*WORK TO DO:* Copy out each line of the data below that contains the word "this".

*EXCERPTED RECORDS:*
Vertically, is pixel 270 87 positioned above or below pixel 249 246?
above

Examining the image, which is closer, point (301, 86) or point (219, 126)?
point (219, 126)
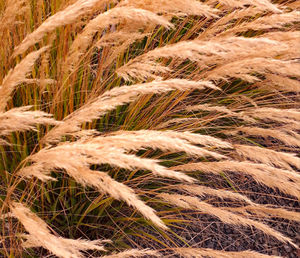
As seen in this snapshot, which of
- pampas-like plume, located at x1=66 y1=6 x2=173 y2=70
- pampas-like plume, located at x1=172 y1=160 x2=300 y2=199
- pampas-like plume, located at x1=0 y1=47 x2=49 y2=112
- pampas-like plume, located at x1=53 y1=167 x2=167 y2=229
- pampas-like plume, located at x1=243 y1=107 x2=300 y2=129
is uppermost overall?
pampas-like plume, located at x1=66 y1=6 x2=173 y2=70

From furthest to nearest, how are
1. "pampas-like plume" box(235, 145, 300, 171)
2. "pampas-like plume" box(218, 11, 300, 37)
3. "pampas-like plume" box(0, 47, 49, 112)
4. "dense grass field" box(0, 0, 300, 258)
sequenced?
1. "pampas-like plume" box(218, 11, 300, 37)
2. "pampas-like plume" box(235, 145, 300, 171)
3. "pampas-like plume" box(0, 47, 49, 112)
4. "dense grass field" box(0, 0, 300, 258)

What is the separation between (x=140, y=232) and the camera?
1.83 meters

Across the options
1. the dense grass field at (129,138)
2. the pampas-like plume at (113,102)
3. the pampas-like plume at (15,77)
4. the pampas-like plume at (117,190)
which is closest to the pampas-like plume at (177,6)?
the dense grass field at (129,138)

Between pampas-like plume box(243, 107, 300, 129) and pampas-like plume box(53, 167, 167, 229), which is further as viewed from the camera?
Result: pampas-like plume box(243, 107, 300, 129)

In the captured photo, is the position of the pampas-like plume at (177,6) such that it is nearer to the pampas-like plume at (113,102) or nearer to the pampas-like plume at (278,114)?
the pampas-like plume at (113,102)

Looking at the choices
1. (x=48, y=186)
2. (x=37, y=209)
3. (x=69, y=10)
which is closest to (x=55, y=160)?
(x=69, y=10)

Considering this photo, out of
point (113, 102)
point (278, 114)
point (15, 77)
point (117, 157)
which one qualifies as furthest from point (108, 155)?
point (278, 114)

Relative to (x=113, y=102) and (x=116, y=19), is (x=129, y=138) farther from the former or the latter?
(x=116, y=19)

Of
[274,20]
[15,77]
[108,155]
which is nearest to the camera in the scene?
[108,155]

* * *

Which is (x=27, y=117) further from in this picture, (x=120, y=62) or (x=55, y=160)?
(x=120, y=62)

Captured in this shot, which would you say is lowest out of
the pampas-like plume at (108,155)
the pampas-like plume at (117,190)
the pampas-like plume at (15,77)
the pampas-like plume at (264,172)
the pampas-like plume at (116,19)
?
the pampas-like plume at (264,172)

---

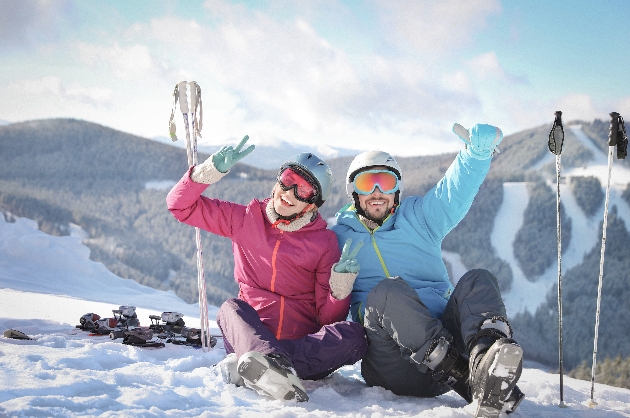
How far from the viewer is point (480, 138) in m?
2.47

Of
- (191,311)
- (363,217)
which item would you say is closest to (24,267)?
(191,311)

*THE COMPLETED TASK:*
As seen in this snapshot, which of
Considering this photo, out of
Which is (x=27, y=117) further from in this picture, (x=120, y=62) or (x=55, y=160)?
Captured in this shot, which would you say is lowest out of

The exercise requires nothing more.